An important part of the probate process involves identifying outstanding debts and financial obligations for the deceased. These debts are typically paid out of the individual’s accounts prior to the division of the remaining funds to their rightful heirs.
What to do with a bank account when someone dies without a will
If you are involved in the process of settling an estate for someone close to you, there are a few basic steps you should follow to ensure the will is executed properly and expeditiously.
- Gather necessary documentation. In most cases, funds cannot be released without a number of important documents. At the very least, you’ll need a copy of a death certificate, your own personal identification, and current account statements for the accounts in question.
- Notify the bank. Once you have your documents in order, contact the financial institution to let them know the account holder has died, and you intend to claim the assets or distribute them according to the terms of the individual’s will or state laws.
- Understand the process. Make sure the terms laid out by the bank are aligned with your understanding of your rights and responsibilities relating to the estate. If something doesn’t match up, ask the bank about it or consider getting an outside opinion.
- Consult legal professionals. The probate process can be taxing, especially in cases where the deceased was family or a loved one. There are many legal professionals who specialize in estate settlement who will be better equipped to navigate the process during your time of grief.
Start estate planning for your bank accounts
One of the best ways to avoid complications with the settling of your own estate is by planning ahead. No matter your age or lifestyle, it’s never too early to start thinking about what will happen to your assets once you die. If you haven’t already, consider naming beneficiaries or adding a second account holder to your bank accounts if appropriate. Certain individuals might benefit from establishing a trust, as well.
If you’re seeking legal advice about how to start the estate planning process, LegalZoom’s team of attorneys can help you get on the right track and prepare for any future scenario. Just answer a few questions, and let our estate services team help you determine what sort of financial arrangements are best for you and your unique circumstances.
FAQs
How long does it take to access a deceased person's bank account?
The speed with which an individual’s bank account can be distributed following their death depends largely on how the account is structured and the terms of the deceased’s will. In cases where the account has joint owners or named beneficiaries, the funds can be accessed as soon as a death certificate is available—usually just a couple of weeks in most states.

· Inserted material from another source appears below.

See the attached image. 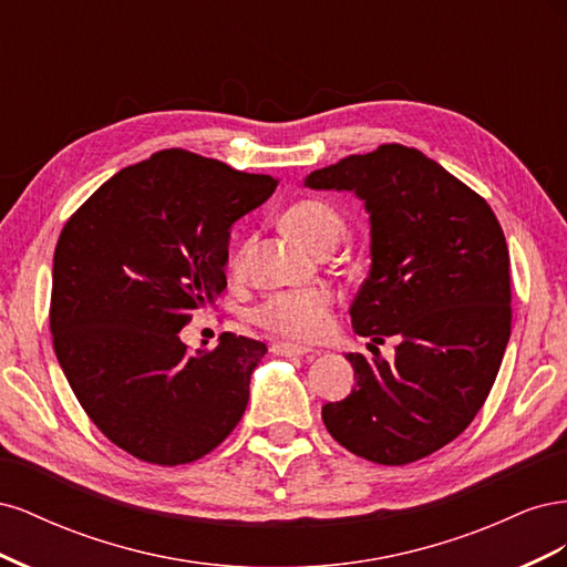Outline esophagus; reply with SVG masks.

In more complicated situations, it can take a good deal longer. If an estate goes to probate court, the process can stretch on for months or even years in particularly intricate cases.
Who can access a deceased person’s bank account?
If there are joint owners or designated beneficiaries, those individuals can access the bank accounts in question upon presentation of a death certificate and valid personal ID. Otherwise, the executor of the deceased person’s estate is responsible for dividing the assets contained within the accounts.
Can I withdraw money from someone’s bank account after their death?
Not unless you are the executor of the estate or the joint owner of the account, no. Oftentimes a bank will freeze any accounts associated with a deceased individual once they are notified of the death.
How do I find the bank accounts of someone who died?
In many cases, the accounts will be detailed in the person’s will and trusts. In cases where these documents aren’t available, or in which there are especially complicated financial situations for the deceased, it may be necessary to search through personal files or to reach out to banks directly for assistance in identifying the deceased’s accounts.